■ **Task goal**
Give back the full data character for character.

[[ Data section, beginning ]]

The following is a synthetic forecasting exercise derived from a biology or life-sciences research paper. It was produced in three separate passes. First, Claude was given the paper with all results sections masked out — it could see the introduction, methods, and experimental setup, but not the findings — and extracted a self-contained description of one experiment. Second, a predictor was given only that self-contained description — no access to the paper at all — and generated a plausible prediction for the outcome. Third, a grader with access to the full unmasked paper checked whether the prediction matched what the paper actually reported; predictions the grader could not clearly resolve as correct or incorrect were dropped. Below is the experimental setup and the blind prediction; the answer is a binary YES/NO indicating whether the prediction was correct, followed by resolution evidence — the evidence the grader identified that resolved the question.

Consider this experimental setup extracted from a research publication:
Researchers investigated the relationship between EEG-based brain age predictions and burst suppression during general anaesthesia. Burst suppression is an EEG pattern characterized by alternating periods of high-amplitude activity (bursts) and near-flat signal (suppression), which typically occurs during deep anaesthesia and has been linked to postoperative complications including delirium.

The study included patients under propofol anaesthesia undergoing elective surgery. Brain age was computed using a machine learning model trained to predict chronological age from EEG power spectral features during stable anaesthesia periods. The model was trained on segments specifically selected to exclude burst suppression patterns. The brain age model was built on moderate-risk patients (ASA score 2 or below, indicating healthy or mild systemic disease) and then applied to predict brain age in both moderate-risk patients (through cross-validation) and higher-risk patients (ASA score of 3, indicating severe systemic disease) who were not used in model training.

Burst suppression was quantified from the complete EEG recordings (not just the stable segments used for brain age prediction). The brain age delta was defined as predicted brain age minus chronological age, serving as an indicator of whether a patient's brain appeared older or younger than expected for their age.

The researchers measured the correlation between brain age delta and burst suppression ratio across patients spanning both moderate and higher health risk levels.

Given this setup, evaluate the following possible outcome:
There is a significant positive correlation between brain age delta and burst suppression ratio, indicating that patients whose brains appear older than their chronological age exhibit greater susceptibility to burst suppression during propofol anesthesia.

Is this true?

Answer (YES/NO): NO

[[ Data section, end ]]

■ **Exercise output**
The following is a synthetic forecasting exercise derived from a biology or life-sciences research paper. It was produced in three separate passes. First, Claude was given the paper with all results sections masked out — it could see the introduction, methods, and experimental setup, but not the findings — and extracted a self-contained description of one experiment. Second, a predictor was given only that self-contained description — no access to the paper at all — and generated a plausible prediction for the outcome. Third, a grader with access to the full unmasked paper checked whether the prediction matched what the paper actually reported; predictions the grader could not clearly resolve as correct or incorrect were dropped. Below is the experimental setup and the blind prediction; the answer is a binary YES/NO indicating whether the prediction was correct, followed by resolution evidence — the evidence the grader identified that resolved the question.

Consider this experimental setup extracted from a research publication:
Researchers investigated the relationship between EEG-based brain age predictions and burst suppression during general anaesthesia. Burst suppression is an EEG pattern characterized by alternating periods of high-amplitude activity (bursts) and near-flat signal (suppression), which typically occurs during deep anaesthesia and has been linked to postoperative complications including delirium.

The study included patients under propofol anaesthesia undergoing elective surgery. Brain age was computed using a machine learning model trained to predict chronological age from EEG power spectral features during stable anaesthesia periods. The model was trained on segments specifically selected to exclude burst suppression patterns. The brain age model was built on moderate-risk patients (ASA score 2 or below, indicating healthy or mild systemic disease) and then applied to predict brain age in both moderate-risk patients (through cross-validation) and higher-risk patients (ASA score of 3, indicating severe systemic disease) who were not used in model training.

Burst suppression was quantified from the complete EEG recordings (not just the stable segments used for brain age prediction). The brain age delta was defined as predicted brain age minus chronological age, serving as an indicator of whether a patient's brain appeared older or younger than expected for their age.

The researchers measured the correlation between brain age delta and burst suppression ratio across patients spanning both moderate and higher health risk levels.

Given this setup, evaluate the following possible outcome:
There is a significant positive correlation between brain age delta and burst suppression ratio, indicating that patients whose brains appear older than their chronological age exhibit greater susceptibility to burst suppression during propofol anesthesia.

Is this true?

Answer (YES/NO): NO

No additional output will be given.